L’Australie revoit en profondeur sa doctrine militaire, avec moins de blindés pour plus de missiles à longue portée

Ce 24 avril, le gouvernement australien a dévoilé une nouvelle doctrine militaire, censée redéfinir, « pour la première fois depuis 35 ans » les missions de la Forces de défense du pays. Cependant, près de trois ans plus tôt, son prédécesseur en avait jeté les bases en publiant une mise à jour du Livre blanc sur la défense de 2016 afin de relever des « défis régionaux d’une ampleur sans précédent depuis la Seconde Guerre mondiale »…. et de faire face à la montée en puissance de la Chine [qui n’était toutefois pas nommée explicitement].

Pour rappel, il était alors question d’augmenter les dépenses militaires australiennes de +40% d’ici la fin décennie [celles-ci devant alors s’élever à 166 milliards d’euros] et mettre l’accent sur trois priorités : « façonner l’environnement stratégique de l’Australie », « dissuader toute action » contre ses intérêts et apporter, si besoin, une réponse militaire « crédible ».

Ce plan commença à être mis en oeuvre avec le projet d’acquérir huit sous-marins nucléaires d’attaque [SNA] dans le cadre de l’alliance AUKUS [Australie, Royaume-Uni et États-Unis], annoncée en septembre 2021. Et des commandes portant sur des capacités de frappe à longue portée furent annoncées, si ce n’est déjà passées [systèmes d’artillerie M142 HIMARS, missiles de croisière Tomahawk, etc].

***

Énoncé: Poursuivez l’article sur la nouvelle doctrine militaire australienne à partir de sa dernière phrase. Ces lignes n’ont aucun rapport avec l’article.

[Lignes de données d’annotation par boîtes]

***

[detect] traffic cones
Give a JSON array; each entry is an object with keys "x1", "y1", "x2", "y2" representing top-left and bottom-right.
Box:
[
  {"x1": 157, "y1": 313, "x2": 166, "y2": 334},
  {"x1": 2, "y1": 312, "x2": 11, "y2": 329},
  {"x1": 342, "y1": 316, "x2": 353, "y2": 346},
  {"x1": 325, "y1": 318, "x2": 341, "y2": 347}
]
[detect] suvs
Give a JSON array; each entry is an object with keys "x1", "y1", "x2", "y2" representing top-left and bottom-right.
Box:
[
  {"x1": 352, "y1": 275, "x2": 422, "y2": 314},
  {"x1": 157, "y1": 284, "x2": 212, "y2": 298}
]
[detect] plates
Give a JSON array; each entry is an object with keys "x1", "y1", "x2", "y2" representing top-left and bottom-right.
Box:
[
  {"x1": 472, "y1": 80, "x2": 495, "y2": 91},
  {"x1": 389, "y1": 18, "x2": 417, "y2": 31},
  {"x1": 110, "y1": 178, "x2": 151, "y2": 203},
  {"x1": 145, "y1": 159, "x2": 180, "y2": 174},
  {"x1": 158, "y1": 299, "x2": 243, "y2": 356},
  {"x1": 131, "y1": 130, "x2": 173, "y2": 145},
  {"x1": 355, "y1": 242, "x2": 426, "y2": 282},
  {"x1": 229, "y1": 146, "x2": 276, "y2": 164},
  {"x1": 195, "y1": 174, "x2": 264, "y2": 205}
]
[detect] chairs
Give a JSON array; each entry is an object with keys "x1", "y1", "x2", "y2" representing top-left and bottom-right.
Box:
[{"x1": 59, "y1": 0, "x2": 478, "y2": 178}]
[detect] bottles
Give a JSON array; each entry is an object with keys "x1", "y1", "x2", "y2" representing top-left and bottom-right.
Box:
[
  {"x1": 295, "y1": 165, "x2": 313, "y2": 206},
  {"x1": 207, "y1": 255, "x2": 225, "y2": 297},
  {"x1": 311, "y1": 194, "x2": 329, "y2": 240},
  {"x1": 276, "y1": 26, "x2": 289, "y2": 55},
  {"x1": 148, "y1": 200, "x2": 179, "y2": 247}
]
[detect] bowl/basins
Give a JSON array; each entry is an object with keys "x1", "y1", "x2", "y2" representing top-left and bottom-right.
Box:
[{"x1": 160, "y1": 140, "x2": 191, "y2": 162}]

***

Réponse:
Seulement, cette actualisation du Livre blanc de 2016 n’avait pas tiré toutes les conséquences qui s’imposaient pour le format et les missions des forces armées australiennes. D’où cette nouvelle doctrine militaire, laquelle fixe de nouvelles priorités en matière d’équipements. Un tel exercice s’imposait pour des raisons budgétaires : selon ABC Australia, le précédent gouvernement avait engagé plus de quarantes milliards de dollars [australiens] dans des projets d’acquisition qui n’étaient pas financés.

Ainsi, estimant que, désormais, l’Australie n’est plus « aussi protégée par sa géographie » et ne plus miser sur la « capacité limitée d’autres nations à projeter leur puissance de combat sur de plus grandes distances dans les cinq domaines [maritime, terrestre, aérien, spatial et cyber], cette revue stratégique de défense recommande d’adopter une « stratégie de déni », définie comme « une approche défensive conçue pour empêcher un adversaire d’atteindre son objectif de contraindre un Éyat par la force ou la menace de l’utiliser ».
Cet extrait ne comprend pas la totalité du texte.